- [EXERCISE BRIEF] Here are records with pictures in them. Copy all of them exactly and leave the pictures out.
#### LISTED RECORDS ####
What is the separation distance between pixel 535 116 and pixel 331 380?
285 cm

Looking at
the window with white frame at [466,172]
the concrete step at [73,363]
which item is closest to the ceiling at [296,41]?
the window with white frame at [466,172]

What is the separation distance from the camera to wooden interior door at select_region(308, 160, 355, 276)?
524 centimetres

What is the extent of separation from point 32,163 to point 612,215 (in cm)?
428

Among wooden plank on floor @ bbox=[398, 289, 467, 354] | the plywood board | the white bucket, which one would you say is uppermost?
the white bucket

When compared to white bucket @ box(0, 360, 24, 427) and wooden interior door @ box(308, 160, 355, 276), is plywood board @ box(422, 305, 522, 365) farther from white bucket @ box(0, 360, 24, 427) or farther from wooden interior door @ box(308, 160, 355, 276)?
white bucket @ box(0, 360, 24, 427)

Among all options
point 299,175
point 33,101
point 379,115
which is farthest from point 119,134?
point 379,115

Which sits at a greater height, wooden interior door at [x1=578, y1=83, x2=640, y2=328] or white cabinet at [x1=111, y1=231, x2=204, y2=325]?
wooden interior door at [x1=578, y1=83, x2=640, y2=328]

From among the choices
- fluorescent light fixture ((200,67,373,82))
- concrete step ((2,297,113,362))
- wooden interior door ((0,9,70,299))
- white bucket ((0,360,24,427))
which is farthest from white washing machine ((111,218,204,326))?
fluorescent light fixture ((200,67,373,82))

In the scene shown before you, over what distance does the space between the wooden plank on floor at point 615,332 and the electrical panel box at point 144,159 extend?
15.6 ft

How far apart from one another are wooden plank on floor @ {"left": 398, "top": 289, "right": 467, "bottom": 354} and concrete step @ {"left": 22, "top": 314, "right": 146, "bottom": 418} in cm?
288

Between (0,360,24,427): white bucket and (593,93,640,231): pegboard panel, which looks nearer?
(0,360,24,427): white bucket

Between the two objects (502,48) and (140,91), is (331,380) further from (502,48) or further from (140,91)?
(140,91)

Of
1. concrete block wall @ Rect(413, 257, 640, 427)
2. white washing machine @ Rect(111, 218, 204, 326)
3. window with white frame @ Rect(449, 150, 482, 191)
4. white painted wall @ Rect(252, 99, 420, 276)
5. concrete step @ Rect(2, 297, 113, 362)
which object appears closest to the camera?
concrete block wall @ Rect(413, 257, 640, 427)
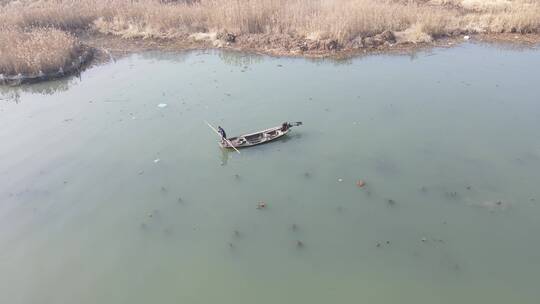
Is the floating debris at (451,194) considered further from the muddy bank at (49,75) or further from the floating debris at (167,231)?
the muddy bank at (49,75)

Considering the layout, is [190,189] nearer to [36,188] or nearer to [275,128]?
[275,128]

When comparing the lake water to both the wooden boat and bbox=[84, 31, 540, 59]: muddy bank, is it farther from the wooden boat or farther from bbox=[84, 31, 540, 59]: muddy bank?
bbox=[84, 31, 540, 59]: muddy bank

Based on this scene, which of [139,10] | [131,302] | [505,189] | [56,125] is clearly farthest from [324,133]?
[139,10]

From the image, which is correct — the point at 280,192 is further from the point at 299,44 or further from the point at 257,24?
the point at 257,24

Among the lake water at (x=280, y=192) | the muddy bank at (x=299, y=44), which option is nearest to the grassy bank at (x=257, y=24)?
the muddy bank at (x=299, y=44)

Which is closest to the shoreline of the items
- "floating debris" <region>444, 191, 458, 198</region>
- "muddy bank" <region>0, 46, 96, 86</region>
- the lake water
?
####
- [PROBLEM SOLUTION]
What is the separation distance between pixel 535 116 and pixel 331 380?
285 cm

Looking at
the window with white frame at [466,172]
the concrete step at [73,363]
which item is closest to the ceiling at [296,41]?
the window with white frame at [466,172]

What is the separation distance from the camera to wooden interior door at select_region(308, 160, 355, 276)?
524 centimetres

What is the extent of separation from point 32,163 to point 612,215 (in cm)?
428

Among wooden plank on floor @ bbox=[398, 289, 467, 354] | the plywood board | the white bucket, which one would you say is uppermost?
the white bucket

When compared to white bucket @ box(0, 360, 24, 427) and wooden interior door @ box(308, 160, 355, 276), is plywood board @ box(422, 305, 522, 365) farther from white bucket @ box(0, 360, 24, 427) or farther from wooden interior door @ box(308, 160, 355, 276)?
white bucket @ box(0, 360, 24, 427)

Among all options
point 299,175
point 33,101
point 379,115
which is farthest from point 119,134?
point 379,115

Which sits at a greater height, wooden interior door at [x1=578, y1=83, x2=640, y2=328] or white cabinet at [x1=111, y1=231, x2=204, y2=325]?
wooden interior door at [x1=578, y1=83, x2=640, y2=328]

From among the choices
- fluorescent light fixture ((200,67,373,82))
- concrete step ((2,297,113,362))
- wooden interior door ((0,9,70,299))
- white bucket ((0,360,24,427))
which is farthest from white washing machine ((111,218,204,326))?
fluorescent light fixture ((200,67,373,82))

In the scene shown before you, over what distance does the space between the wooden plank on floor at point 615,332 and the electrical panel box at point 144,159 extend?
15.6 ft

How far apart from one another are wooden plank on floor @ {"left": 398, "top": 289, "right": 467, "bottom": 354} and concrete step @ {"left": 22, "top": 314, "right": 146, "bottom": 418} in cm?
288

Between (0,360,24,427): white bucket and (593,93,640,231): pegboard panel, which looks nearer?
(0,360,24,427): white bucket

Between the two objects (502,48) and (140,91), is (331,380) further from (502,48) or further from (140,91)?
(140,91)

Of
1. concrete block wall @ Rect(413, 257, 640, 427)
2. white washing machine @ Rect(111, 218, 204, 326)
3. window with white frame @ Rect(449, 150, 482, 191)
4. white painted wall @ Rect(252, 99, 420, 276)
5. concrete step @ Rect(2, 297, 113, 362)
which object appears closest to the camera?
concrete block wall @ Rect(413, 257, 640, 427)
Is the floating debris at (451,194) considered further from the muddy bank at (49,75) or further from the floating debris at (167,231)?
the muddy bank at (49,75)

Considering the layout, is [190,189] nearer to [36,188] or nearer to [275,128]?
[275,128]

When comparing the lake water to both the wooden boat and bbox=[84, 31, 540, 59]: muddy bank, is it farther from the wooden boat or farther from bbox=[84, 31, 540, 59]: muddy bank?
bbox=[84, 31, 540, 59]: muddy bank

Based on this scene, which of [139,10] | [131,302] | [505,189] | [56,125] is clearly farthest from [324,133]?
[139,10]

From the image, which is correct — the point at 280,192 is further from the point at 299,44 or further from the point at 257,24?
the point at 257,24

Among the lake water at (x=280, y=192) | the muddy bank at (x=299, y=44), which option is nearest to the grassy bank at (x=257, y=24)?
the muddy bank at (x=299, y=44)

Which is closest to the shoreline of the items
- "floating debris" <region>444, 191, 458, 198</region>
- "muddy bank" <region>0, 46, 96, 86</region>
- the lake water
?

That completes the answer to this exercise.